Her handling of Mr. Gray’s case put her in the national limelight, but a cascade of problems began shortly afterward. None of the prosecutions she brought against the officers in connection with Mr. Gray’s death were successful. In early 2022 Ms. Mosby was indicted by federal prosecutors on the perjury charges, most likely dooming her attempt at a third term, which ended with a loss in the Democratic primary that summer. And this July, she and Nick Mosby, the president of the Baltimore City Council, announced that they were getting divorced, ending a marriage that had been a formidable force in city politics.

In the indictment, prosecutors accused Ms. Mosby of falsely claiming financial hardship tied to the coronavirus pandemic to withdraw money from her city retirement account. While typically a person cannot withdraw money from this type of account until retirement, the CARES Act permitted withdrawals for “adverse financial consequences” tied to the pandemic, such as the loss of a job or reduced work hours.

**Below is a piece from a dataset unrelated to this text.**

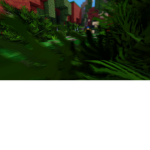 descent dev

In 2020, Ms. Mosby requested funds totaling $90,000 from her retirement account, indicating on federal forms that she had been facing financial hardship. But government prosecutors said that Ms. Mosby was not eligible for the disbursements. Instead, payroll documents showed that, in her job as Baltimore City state’s attorney, Ms. Mosby continued to collect an annual salary of nearly $250,000 during the pandemic and had no reduction of her work hours. Prosecutors said that Ms. Mosby used the money to fund down payments for vacation homes in Florida.

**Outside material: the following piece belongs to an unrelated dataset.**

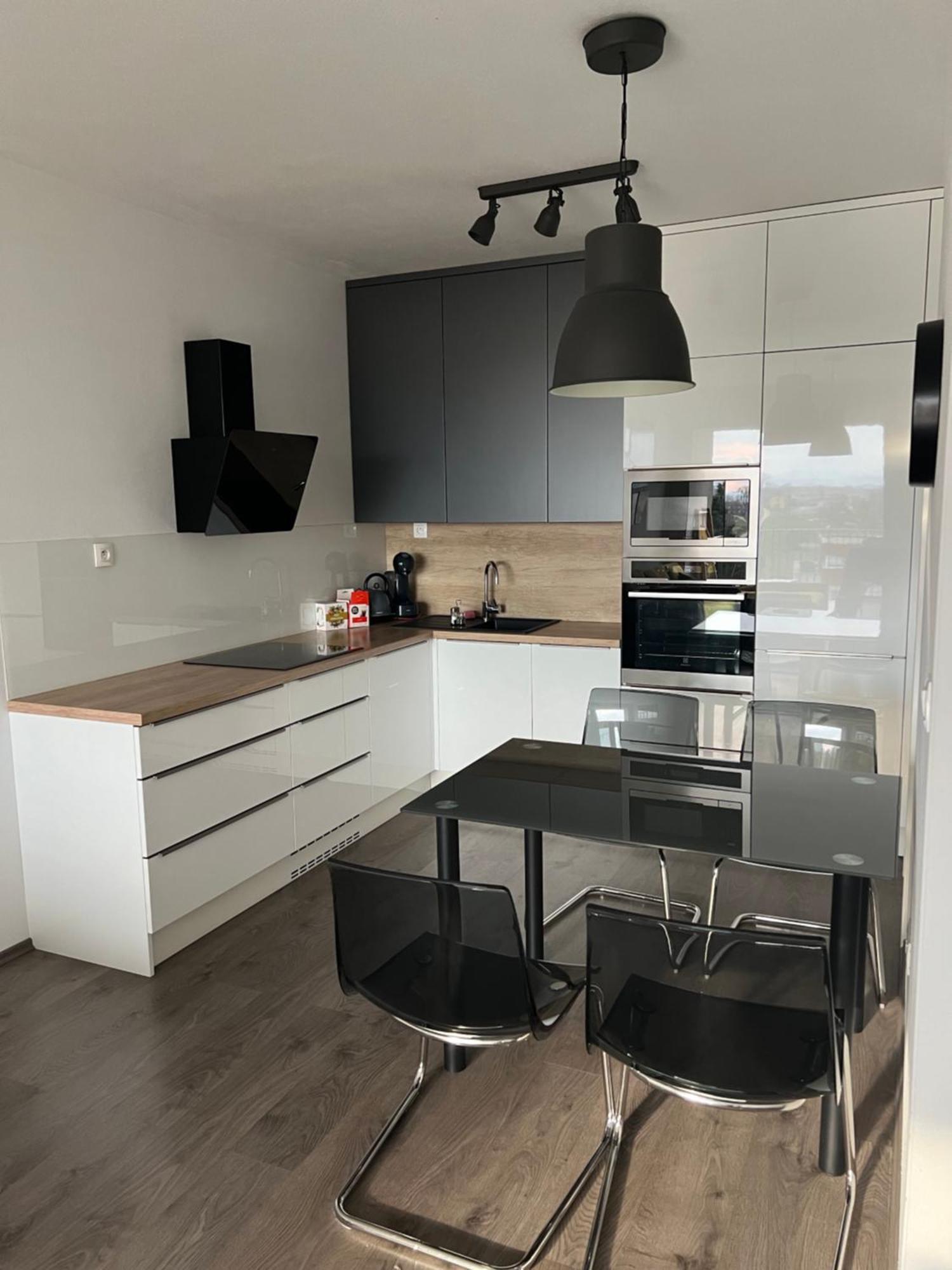 Greenbay Golf Apartments Тренчин Екстер'єр фото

“Telling the truth especially matters when public officials are looking to access funds for their own personal use,” Aaron Zelinsky, an assistant U.S. attorney, said during closing statements. “We should not allow her to lie and commit perjury to purchase Florida vacation homes in the worst pandemic in 100 years.”

Statements Ms. Mosby made in mortgage loan applications for those homes also drew federal charges of fraud unrelated to the CARES Act. She will be tried on those in a separate trial.

Ms. Mosby’s defense team argued that she did face financial hardships, struggling to grow a business she formed in 2019 called Mahogany Elite Enterprises, a company her lawyers said was intended to organize “retreats for successful Black women.” The defense said that travel restrictions related to the pandemic had caused the business to lose money.

“For Ms. Mosby the pandemic meant the crashing of her dream,” James Wyda, a federal public defender, said in his closing argument. “These are not the actions of a greedy, lying thief. They are the actions of someone acting responsibly.”

But an F.B.I. forensic accountant testified at trial that the company never had any revenue nor clients, making the question of financial hardship irrelevant.

While the trial had initially been slated to be held at the federal courthouse in Baltimore, it was moved after the defense successfully argued that negative publicity had made the local jury pool biased against Ms. Mosby. According to polling of prospective jurors, 45 percent of those in the Northern Division, which includes Baltimore, had described the defendant as “somewhat” or “very” corrupt.